Of all the cool colours, green is perhaps the most versatile when it comes to green room ideas. It promises to renew your connection to nature and is said to evoke feelings of balance, vibrancy and good fortune. It comes to life with plenty of natural light but can also work in a dark narrow space. ‘It’s all about what you pair it with,’ says Judy Smith, colour consultant for Crown Paint. ‘Greens with a blue base are impactful colours, so introducing softer tones of clay white and chalky grey in furniture and accessories and keeping to a light, natural flooring will help to balance a scheme and add a calming quality.’
Meanwhile, greens with a yellow undertone such as olive pop alongside metallic gold or bronze touches that enhance their warmth and give them shine. ‘My go-to colours are green with a touch of gold,’ says the artist and designer Margit Wittig. ‘This season, I’ve worked with chartreuse, emerald, turquoise and a pop of fuchsia pink. The use of colour in lighting adds character to a room: it’s like creating jewellery for the interior.’
‘I first used Farrow & Ball’s Studio Green in my own tiny kitchen in London,' says Henriette von Stockhausen, co-founder of VSP Interiors. ‘I
was amazed how well it worked in a small space even though it’s so dark. This rich tone defines a space and almost makes the walls disappear. It works in contemporary settings as well as very traditional spaces and is wonderful backdrop for art - gilt frames have never looked better.’
Add a pop of green on furniture. Deep colours are the way to go this season and work especially well against a light backdrop. We love the ‘George’ sofa in Isla Mallard from Neptune with its handsome country house looks and elegant dark legs.
While green is widely regarded as one of the easiest colours to decorate with - you can pair various shades of it with just about any other colour - it’s also thought that green rooms make us feel positive. If the ceiling heights and aspect allow it (ideally, tall in the first case and north/north-east in the last), then create a wow factor by choosing one of the colour’s more high-impact hues.

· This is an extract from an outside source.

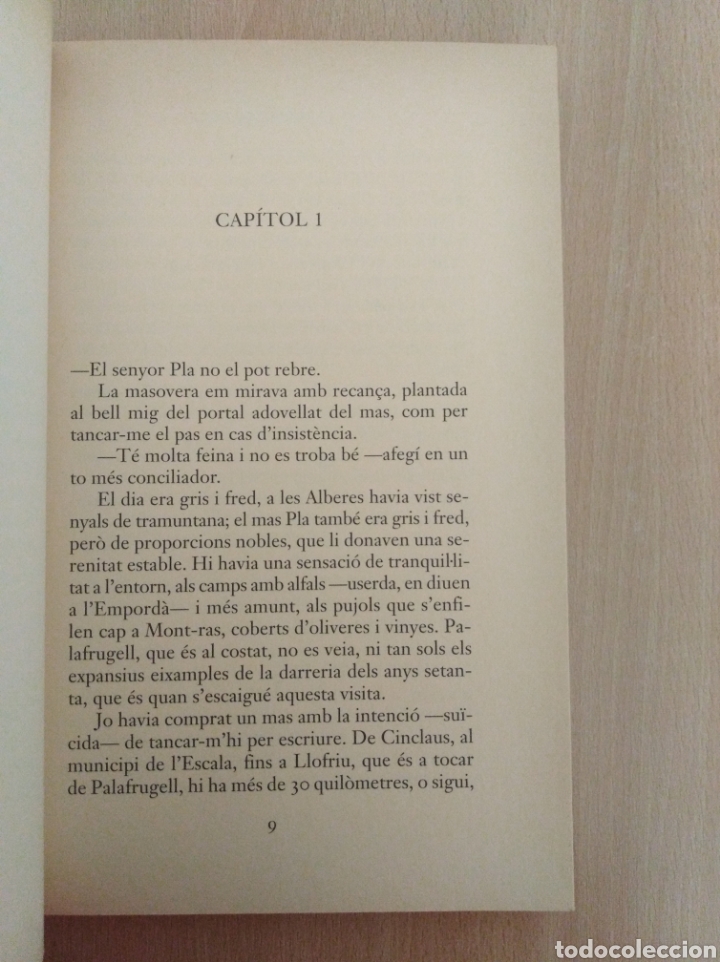 Libros de segunda mano: CONVERSES AMB PLA I DAL&Iacute;. Llu&iacute;s Racionero - Foto 6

Here Little Greene's Pleat is used on walls and furniture with a fun accent of Heat inside the storage.
It’s not in everyone’s power to combine a multitude of colours and patterns successfully, so Tricia Guild, founder and creative director of Designers Guild suggests choosing three or four shades, one of which here is green. ‘Always remember that colour and pattern is a reflection of your personality so be brave and embrace it. I would also suggest keeping floors and ceilings neutral or white to prevent a space from becoming overwhelmed. If you are drawn to a varied colour palette, I would suggest you try and keep the look tonal and use lots of different textures within that palette - just think of a rich velvet pile, lustrous silk, smooth cotton or a crisp linen - each texture brings with it its own quality and captures light differently.’ Here Designers Guild Romaunt Rose curtains contrast perfectly with plain green blinds.
Soothing olive green brings a warm, enveloping and earthy aesthetic to any space - and works particularly well in rooms with good natural light as the sunlight enhances and warms the softer tone, almost making it glow, says Judy Smith of Crown. But research recently carried out by Oxford University and paint manufacturers Valspar revealed another aspect to the colour: it makes the room feel two degrees warmer. In this Parisian kitchen, Maria Speake of Retrouvius painted tongue-and-groove panelling in a glossy olive green, a perfect match for the reclaimed varnished dark walnut work surfaces. Bringing an earthy slice of the English countryside and style to the French capital, she’s hung a simple wooden plate rack.
‘Key Shadow’ designed by Suzanne Sharp for The Rug Company is a handknitted rug, that shows that green works on the floor too. Here the zigzag design contrasts boldly with the wall colour making a grand statement in a large room.
Switch up your scheme by looking at existing pieces with fresh eyes. Kitchen cabinetry is an ideal vehicle for a colour. Here Neptune’s Henley kitchen is painted in Sage – a light green – perfectly suited to country interiors and works well with beams and chunky white ceramics. If you want to add a contrast colour, a pop of raspberry pink will enliven a space.
Domus’ Green Triangle wall tiles speaks to the house plant trend and makes for an interesting design highlight. Hubert Zandberg, founder of Hubert Zandberg Interiors, says ‘Our experience of green representing nature makes the combination with natural materials like stone, metal, natural timbers and highly dimensional hand-glazed ceramics or terracotta seamlessly effective.’